Selected passage ▸
We have been monitoring the yellow fever outbreak in Angola for several weeks now and today  the World Health Organization (WHO) released an update that provides some additional details about the situation.

Aedes aegypti/CDC
Aedes aegypti/CDC

The first cases were identified in the district of Viana (Luanda province) on 5 December 2015. Yellow fever infection was initially confirmed in three patients by polymerase chain reaction at the Zoonosis and Emerging Disease Laboratory of the National Institute for Communicable Diseases in Johannesburg, South Africa and at the Pasteur Institute in Dakar, Senegal.

As of 8 February, a total of 164 suspected cases and 37 deaths had been reported in Angola. The majority of cases (n=138) had been reported in the province of Luanda. Other affected provinces include Cabinda, Cuanza Sul, Huambo, Huila and Uige. Suspected cases are undergoing laboratory testing in order to rule out other etiologies and cross reactions with yellow fever.

The national task force has been activated to control the outbreak. Health authorities in Angola are implementing a number of control and response activities, including coordination, clinical case management, enhanced surveillance, laboratory testing, social mobilization and vector control. Epidemiological and entomological investigations are ongoing in the main affected areas. On 3 February, the first round of immunization campaign started in Luanda.

Yellow fever is an acute viral hemorrhagic disease transmitted by infected mosquitoes. Up to 50% of severely affected persons without treatment will die from yellow fever. There are an estimated 130,000 cases of yellow fever reported yearly, causing 44,000 deaths worldwide each year, with 90% occurring in Africa. There is no specific treatment for yellow fever. Treatment is symptomatic, aimed at reducing the symptoms for the comfort of the patient. Vaccination is the most important preventive measure against yellow fever.

Data for analysis ▸
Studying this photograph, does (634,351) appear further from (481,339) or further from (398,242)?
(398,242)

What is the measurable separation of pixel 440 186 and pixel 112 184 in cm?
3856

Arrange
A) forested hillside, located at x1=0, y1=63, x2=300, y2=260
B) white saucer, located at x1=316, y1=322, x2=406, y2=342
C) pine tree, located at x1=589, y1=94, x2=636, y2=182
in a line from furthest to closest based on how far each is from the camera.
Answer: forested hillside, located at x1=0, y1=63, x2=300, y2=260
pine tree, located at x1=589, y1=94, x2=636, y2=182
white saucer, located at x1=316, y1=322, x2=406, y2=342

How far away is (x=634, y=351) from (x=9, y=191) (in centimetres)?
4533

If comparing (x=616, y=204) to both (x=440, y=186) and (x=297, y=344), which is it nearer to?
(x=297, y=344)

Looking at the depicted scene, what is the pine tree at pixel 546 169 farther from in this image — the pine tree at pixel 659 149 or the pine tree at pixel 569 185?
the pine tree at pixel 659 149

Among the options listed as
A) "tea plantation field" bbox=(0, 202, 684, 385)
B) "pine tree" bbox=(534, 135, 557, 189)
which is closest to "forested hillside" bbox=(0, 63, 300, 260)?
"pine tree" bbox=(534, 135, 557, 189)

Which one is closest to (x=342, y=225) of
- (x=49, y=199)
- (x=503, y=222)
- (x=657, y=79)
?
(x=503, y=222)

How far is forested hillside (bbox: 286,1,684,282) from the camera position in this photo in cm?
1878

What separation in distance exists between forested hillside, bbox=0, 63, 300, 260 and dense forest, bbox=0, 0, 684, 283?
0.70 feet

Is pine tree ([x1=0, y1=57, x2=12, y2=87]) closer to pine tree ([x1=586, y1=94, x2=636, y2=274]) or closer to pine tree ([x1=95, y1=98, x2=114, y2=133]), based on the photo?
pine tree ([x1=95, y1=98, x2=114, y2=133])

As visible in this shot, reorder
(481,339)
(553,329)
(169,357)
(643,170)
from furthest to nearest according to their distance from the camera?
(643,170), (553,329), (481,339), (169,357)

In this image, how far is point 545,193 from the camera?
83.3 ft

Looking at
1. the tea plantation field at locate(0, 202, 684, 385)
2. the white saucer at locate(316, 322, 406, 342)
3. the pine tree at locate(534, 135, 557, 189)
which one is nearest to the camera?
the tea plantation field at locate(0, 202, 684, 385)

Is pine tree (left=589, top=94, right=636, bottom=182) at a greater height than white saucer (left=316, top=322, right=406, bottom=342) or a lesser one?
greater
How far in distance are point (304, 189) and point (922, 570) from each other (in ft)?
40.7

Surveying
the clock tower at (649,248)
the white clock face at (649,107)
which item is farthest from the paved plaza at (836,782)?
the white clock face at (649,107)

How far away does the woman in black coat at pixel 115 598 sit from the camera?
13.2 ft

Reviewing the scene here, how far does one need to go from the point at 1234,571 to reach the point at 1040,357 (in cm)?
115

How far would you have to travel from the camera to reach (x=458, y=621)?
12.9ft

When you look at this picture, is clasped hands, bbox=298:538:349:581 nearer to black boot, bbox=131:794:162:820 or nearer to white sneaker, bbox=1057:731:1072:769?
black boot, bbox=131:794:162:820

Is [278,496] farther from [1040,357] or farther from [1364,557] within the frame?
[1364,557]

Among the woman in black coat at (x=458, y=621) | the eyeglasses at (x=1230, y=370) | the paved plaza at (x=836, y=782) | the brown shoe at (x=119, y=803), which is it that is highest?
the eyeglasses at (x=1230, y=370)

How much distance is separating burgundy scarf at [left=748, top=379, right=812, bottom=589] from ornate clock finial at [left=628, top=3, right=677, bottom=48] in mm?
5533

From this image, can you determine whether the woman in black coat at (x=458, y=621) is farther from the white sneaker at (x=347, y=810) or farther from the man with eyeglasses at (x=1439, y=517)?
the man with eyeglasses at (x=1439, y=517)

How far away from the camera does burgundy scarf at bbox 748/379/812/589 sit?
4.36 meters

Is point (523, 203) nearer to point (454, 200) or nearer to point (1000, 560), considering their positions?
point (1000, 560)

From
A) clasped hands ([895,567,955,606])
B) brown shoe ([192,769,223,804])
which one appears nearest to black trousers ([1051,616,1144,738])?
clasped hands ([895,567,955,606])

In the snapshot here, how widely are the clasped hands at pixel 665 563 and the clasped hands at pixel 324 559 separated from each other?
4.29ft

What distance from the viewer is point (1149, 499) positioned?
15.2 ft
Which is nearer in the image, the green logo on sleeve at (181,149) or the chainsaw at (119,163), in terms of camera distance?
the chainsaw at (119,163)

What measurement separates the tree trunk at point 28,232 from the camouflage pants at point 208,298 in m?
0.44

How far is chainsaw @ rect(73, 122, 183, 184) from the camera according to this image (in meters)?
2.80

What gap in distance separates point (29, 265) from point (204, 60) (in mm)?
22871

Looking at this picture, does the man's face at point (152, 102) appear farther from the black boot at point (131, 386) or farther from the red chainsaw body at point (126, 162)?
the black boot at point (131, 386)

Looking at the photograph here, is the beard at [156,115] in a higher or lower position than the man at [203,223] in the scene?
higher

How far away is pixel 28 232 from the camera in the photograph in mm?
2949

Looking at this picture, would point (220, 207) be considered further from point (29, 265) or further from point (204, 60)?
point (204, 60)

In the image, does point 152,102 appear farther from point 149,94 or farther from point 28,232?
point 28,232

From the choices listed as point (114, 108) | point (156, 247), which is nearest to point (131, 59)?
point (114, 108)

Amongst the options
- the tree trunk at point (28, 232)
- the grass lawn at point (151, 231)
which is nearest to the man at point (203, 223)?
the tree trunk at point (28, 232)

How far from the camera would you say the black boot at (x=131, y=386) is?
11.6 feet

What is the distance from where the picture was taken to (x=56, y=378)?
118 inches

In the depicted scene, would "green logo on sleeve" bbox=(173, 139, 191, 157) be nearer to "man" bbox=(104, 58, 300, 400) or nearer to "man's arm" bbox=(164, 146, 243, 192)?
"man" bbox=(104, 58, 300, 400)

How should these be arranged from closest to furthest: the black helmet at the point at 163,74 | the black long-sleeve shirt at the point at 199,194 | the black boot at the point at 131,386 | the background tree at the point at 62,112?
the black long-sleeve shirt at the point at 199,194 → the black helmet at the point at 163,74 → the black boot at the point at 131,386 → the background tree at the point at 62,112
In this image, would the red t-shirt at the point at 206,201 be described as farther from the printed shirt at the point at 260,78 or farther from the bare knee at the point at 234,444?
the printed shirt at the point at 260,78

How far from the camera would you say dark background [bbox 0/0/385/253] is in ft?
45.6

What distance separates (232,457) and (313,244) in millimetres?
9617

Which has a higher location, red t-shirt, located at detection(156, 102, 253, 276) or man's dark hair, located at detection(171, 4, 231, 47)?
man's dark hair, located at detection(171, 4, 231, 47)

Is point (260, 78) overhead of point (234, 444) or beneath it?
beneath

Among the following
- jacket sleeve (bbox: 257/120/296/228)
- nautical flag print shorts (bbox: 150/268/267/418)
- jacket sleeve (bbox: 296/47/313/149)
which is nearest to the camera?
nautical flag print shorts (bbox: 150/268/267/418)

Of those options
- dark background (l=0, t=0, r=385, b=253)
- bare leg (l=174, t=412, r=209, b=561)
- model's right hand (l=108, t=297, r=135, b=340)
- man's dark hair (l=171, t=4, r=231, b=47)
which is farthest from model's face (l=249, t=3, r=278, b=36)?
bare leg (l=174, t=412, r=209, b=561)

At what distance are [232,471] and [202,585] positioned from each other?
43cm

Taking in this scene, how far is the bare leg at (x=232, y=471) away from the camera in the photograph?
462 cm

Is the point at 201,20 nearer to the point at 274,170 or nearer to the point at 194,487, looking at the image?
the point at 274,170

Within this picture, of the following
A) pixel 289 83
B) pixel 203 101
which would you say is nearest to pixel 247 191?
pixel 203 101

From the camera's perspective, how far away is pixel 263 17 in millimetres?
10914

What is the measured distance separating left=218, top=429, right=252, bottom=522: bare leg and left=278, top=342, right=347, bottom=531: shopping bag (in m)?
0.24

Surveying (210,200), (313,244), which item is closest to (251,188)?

Exercise prompt ▸ Reproduce the passage of the yellow fever outbreak report above, starting at "The first cases" and ending at "with yellow fever.".

Solution for this exercise ▸
The first cases were identified in the district of Viana (Luanda province) on 5 December 2015. Yellow fever infection was initially confirmed in three patients by polymerase chain reaction at the Zoonosis and Emerging Disease Laboratory of the National Institute for Communicable Diseases in Johannesburg, South Africa and at the Pasteur Institute in Dakar, Senegal.

As of 8 February, a total of 164 suspected cases and 37 deaths had been reported in Angola. The majority of cases (n=138) had been reported in the province of Luanda. Other affected provinces include Cabinda, Cuanza Sul, Huambo, Huila and Uige. Suspected cases are undergoing laboratory testing in order to rule out other etiologies and cross reactions with yellow fever.